Man entdeckt auch: Perfekt gewachsene Bäume sind in der Natur so selten wie Models in der Bevölkerung. «Einen schönen Baum braucht die Natur ja auch nicht, das braucht nur der Mensch,» sagt dazu Giller. In einem Bannwald dürfen sich daher altersschwache und wankende Bäume an ihren Nachbarn stützen. Auch schiefe Jungbäume dürfen sich anlehnen, selbst wenn der Nachbar dadurch der Entwurzelung gefährlich nahe ist. Wer in 20 Jahren wohl die Oberhand hat?

Bis zum echten Urwald braucht es noch lange

Mit der Zeit wird der Weg schmaler und steiler. Man steigt über Äste und muss sich schon mal an ein paar Steinen beim Hochklettern abstützen. Es taucht ein Geröllfeld auf, das einst gnadenlos die Bäume mit sich gerissen hat. Da es immer wieder mal in Bewegung ist, siedeln sich kaum Pflanzen an. Wo man so etwas außerhalb eines natürlichen Waldes sieht, vermutet man immer gleich ein schlimmes Unglück. Doch hier ist es einfach nur der natürliche Kreislauf.

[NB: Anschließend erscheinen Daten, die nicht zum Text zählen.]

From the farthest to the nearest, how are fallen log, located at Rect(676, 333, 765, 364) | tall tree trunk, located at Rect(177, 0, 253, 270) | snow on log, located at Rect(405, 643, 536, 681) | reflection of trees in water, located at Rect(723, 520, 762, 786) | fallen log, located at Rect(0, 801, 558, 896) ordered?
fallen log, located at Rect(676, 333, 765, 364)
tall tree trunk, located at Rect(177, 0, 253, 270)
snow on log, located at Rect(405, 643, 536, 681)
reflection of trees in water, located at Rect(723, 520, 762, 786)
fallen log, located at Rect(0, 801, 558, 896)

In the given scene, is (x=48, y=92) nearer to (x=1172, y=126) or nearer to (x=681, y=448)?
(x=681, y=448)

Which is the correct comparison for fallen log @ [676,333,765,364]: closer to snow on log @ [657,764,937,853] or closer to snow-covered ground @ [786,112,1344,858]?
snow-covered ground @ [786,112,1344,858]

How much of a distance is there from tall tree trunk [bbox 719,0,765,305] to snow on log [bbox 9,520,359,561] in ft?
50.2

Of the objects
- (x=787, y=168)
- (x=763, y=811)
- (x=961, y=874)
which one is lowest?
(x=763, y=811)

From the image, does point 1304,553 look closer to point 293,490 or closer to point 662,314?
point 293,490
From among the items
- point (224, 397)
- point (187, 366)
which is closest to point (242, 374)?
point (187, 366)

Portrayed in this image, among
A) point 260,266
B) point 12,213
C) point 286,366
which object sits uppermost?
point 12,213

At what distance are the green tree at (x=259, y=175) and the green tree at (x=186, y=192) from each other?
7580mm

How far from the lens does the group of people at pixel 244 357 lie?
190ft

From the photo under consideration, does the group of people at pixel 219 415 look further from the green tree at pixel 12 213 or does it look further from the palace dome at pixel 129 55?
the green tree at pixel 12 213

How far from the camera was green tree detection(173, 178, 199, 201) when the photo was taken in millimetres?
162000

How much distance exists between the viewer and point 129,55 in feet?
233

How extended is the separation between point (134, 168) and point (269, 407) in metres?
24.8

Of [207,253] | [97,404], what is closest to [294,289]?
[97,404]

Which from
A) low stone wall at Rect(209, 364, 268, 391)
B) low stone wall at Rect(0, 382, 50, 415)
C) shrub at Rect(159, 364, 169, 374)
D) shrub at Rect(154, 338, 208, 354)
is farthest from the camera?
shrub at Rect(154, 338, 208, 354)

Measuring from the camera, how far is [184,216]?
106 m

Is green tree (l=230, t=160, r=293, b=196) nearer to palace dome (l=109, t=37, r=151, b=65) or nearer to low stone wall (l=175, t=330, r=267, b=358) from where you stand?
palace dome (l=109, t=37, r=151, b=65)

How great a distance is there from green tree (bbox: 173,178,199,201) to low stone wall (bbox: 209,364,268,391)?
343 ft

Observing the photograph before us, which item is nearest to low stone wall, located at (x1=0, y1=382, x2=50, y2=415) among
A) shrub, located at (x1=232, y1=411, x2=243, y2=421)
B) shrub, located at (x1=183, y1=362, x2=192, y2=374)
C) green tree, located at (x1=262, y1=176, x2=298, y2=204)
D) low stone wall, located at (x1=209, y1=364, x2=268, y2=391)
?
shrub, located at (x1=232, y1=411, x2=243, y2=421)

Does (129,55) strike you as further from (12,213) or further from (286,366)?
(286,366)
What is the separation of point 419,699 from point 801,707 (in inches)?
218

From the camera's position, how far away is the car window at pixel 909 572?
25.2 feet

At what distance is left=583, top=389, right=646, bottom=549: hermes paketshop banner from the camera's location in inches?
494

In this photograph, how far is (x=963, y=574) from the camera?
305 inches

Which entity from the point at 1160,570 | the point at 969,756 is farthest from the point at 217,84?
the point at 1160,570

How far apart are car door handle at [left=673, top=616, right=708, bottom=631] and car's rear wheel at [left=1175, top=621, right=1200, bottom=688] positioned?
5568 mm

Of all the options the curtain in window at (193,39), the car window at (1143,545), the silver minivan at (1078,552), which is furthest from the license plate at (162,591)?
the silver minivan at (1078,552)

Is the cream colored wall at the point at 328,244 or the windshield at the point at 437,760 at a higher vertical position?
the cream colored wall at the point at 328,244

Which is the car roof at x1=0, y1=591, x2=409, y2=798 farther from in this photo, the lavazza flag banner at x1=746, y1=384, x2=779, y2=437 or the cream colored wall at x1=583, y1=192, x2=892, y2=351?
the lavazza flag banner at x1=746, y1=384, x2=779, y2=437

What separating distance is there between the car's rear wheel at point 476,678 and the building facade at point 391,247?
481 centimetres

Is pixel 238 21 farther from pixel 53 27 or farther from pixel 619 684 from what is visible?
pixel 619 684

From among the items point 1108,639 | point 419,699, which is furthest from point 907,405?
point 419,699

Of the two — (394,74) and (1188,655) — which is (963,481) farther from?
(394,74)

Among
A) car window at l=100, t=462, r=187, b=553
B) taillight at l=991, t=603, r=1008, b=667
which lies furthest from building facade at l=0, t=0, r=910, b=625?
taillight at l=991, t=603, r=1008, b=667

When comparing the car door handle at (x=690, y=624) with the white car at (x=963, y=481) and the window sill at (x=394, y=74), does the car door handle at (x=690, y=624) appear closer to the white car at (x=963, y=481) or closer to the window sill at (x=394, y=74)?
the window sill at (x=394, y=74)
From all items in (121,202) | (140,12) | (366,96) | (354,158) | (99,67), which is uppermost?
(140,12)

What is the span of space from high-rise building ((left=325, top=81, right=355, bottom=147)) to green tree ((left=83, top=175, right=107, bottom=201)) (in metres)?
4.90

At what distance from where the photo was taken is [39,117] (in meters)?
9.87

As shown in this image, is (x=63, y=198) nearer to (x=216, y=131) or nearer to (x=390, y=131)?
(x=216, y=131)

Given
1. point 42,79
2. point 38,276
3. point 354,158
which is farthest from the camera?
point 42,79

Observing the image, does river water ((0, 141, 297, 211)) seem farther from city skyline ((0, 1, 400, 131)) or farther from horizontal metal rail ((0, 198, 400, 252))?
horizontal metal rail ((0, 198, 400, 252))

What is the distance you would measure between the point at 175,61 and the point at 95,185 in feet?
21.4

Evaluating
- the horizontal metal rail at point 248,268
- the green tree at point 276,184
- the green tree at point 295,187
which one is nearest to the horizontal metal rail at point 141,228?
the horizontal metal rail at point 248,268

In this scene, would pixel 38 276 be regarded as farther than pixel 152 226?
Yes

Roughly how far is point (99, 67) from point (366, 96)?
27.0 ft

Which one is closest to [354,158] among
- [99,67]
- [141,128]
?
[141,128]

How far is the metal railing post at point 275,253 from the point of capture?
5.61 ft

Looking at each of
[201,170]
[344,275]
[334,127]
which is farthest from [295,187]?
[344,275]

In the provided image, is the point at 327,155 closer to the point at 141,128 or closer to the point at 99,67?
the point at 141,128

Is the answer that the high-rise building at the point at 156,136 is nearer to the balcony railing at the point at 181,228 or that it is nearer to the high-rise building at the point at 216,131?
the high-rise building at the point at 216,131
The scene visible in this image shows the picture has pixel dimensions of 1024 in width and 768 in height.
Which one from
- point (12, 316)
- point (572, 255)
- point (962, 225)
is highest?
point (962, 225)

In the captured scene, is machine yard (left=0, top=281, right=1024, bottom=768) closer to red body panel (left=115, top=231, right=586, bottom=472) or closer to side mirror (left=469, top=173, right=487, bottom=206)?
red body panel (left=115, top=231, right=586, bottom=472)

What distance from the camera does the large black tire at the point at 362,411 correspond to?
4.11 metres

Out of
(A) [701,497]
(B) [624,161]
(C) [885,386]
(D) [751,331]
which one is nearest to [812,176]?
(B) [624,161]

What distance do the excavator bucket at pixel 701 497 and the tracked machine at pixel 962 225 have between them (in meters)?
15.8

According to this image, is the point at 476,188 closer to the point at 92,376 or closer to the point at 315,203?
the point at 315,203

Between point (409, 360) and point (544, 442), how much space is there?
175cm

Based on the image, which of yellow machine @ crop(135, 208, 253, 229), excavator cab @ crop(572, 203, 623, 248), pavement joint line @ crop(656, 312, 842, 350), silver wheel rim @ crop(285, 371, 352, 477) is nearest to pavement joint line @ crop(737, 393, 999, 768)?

Diese Urwüchsigkeit ist das Ergebnis eines fast 50-jährigen Prozesses - für Menschen eine sehr lange Zeit. Und doch, ein echter Urwald ist dieser Bannwald noch lange nicht. Das braucht viele Jahrzehnte mehr Regenerationszeit, berichtet Giller.

Und so wird einem zum Ende der Wanderung an einem Ausblick auf jene Teile des Bannwalds, wo seit langem kein Mensch mehr unterwegs war und auch noch sehr lange keiner mehr wandern soll, bewusst, dass der Mensch ganz schön weit von der Natur abgerückt ist. Und dann passiert es sogar den Skeptikern und Stadtmenschen. Alle sind jetzt still und nehmen einfach nur noch den Wald und seine Reize wahr.